■ **WORK TO COMPLETE**: Please reproduce the lines from the one containing "Crochet Pattern: Buffalo" through the end of the data below exactly as they stand, and omit all pictures.

■ **RECORDS TO USE**:
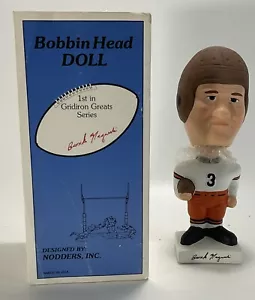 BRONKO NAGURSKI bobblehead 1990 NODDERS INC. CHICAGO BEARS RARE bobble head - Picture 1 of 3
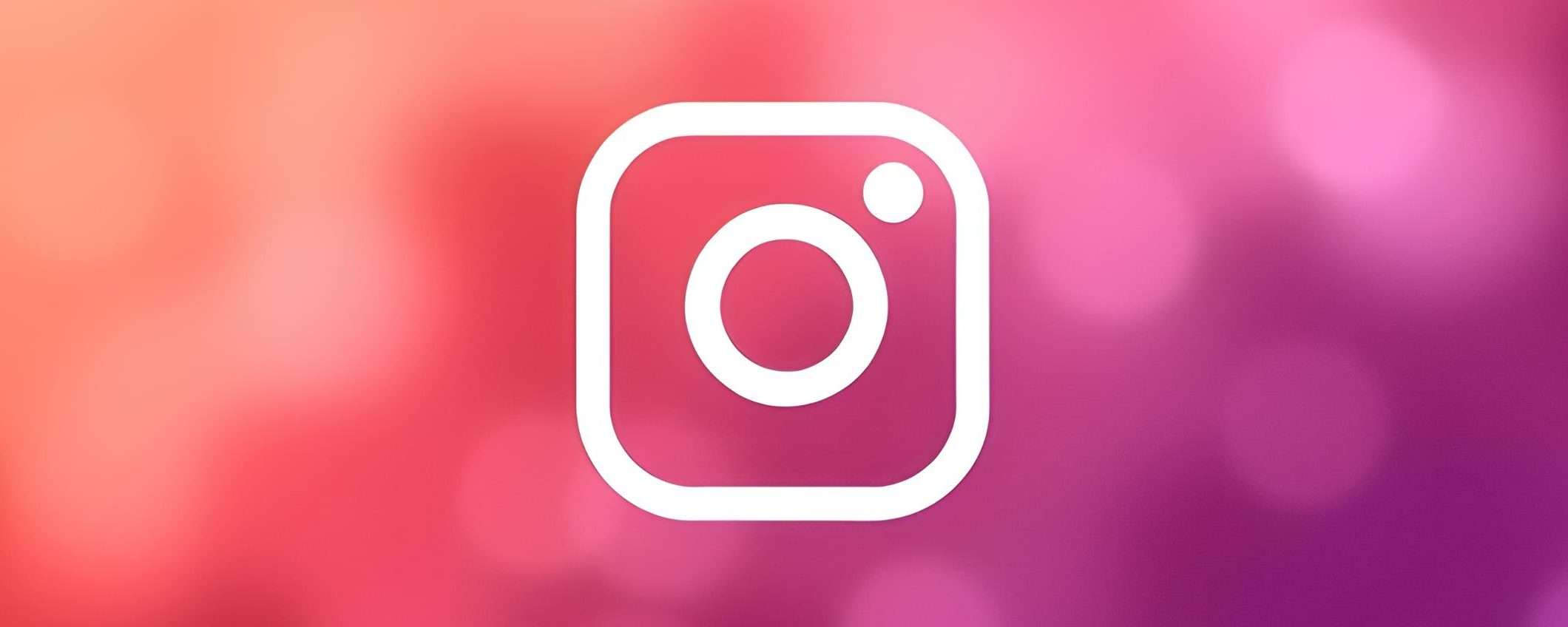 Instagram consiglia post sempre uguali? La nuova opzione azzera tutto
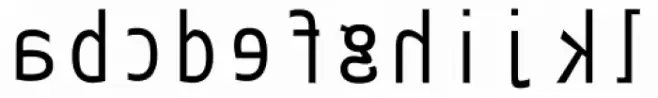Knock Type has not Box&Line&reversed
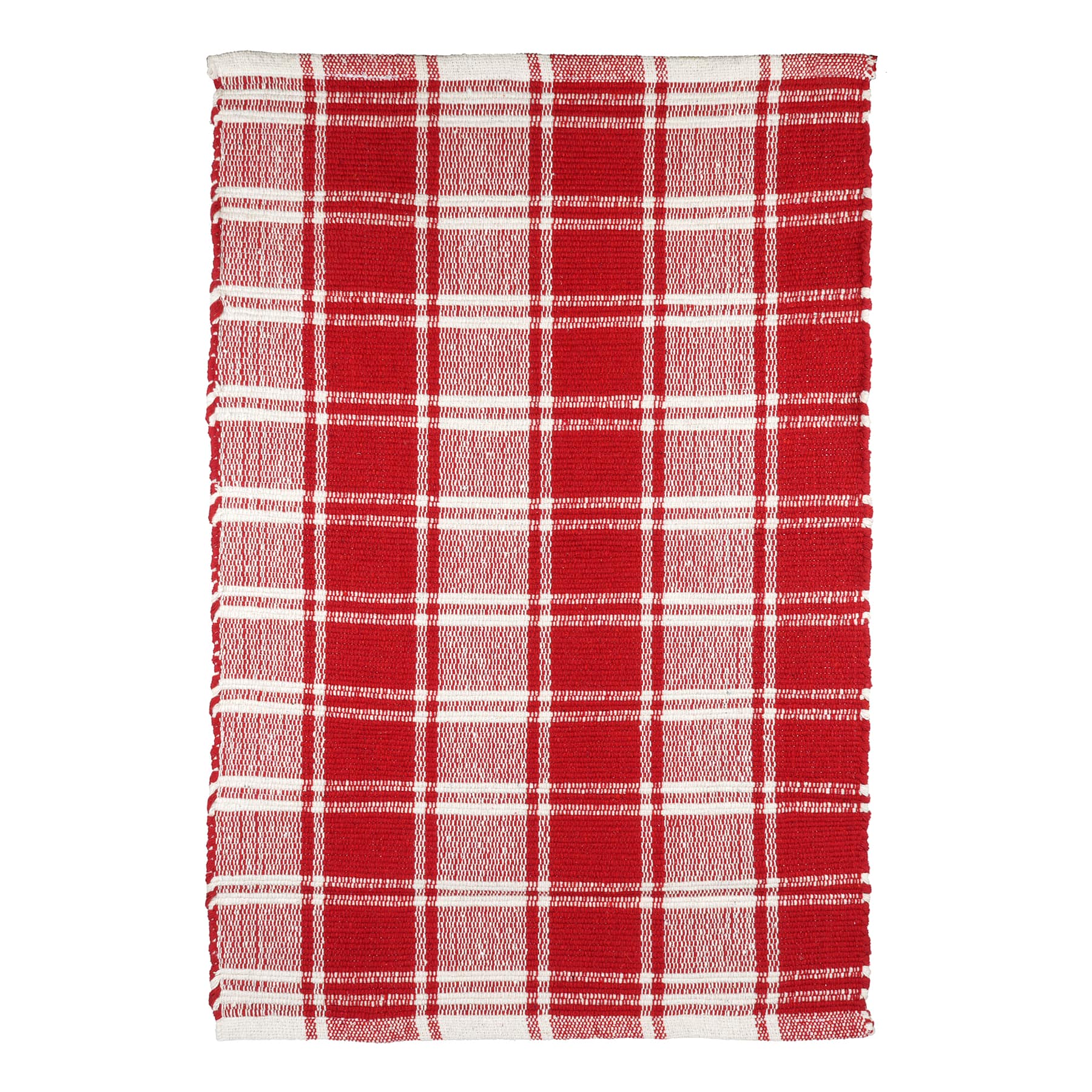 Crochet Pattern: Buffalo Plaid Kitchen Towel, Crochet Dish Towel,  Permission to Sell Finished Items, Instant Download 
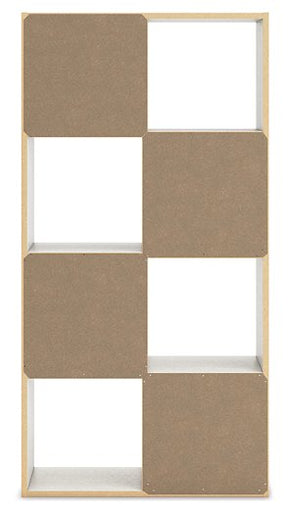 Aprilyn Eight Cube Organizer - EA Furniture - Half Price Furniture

■ **ANSWER SPACE**:
 Crochet Pattern: Buffalo Plaid Kitchen Towel, Crochet Dish Towel,  Permission to Sell Finished Items, Instant Download 
 Aprilyn Eight Cube Organizer - EA Furniture - Half Price Furniture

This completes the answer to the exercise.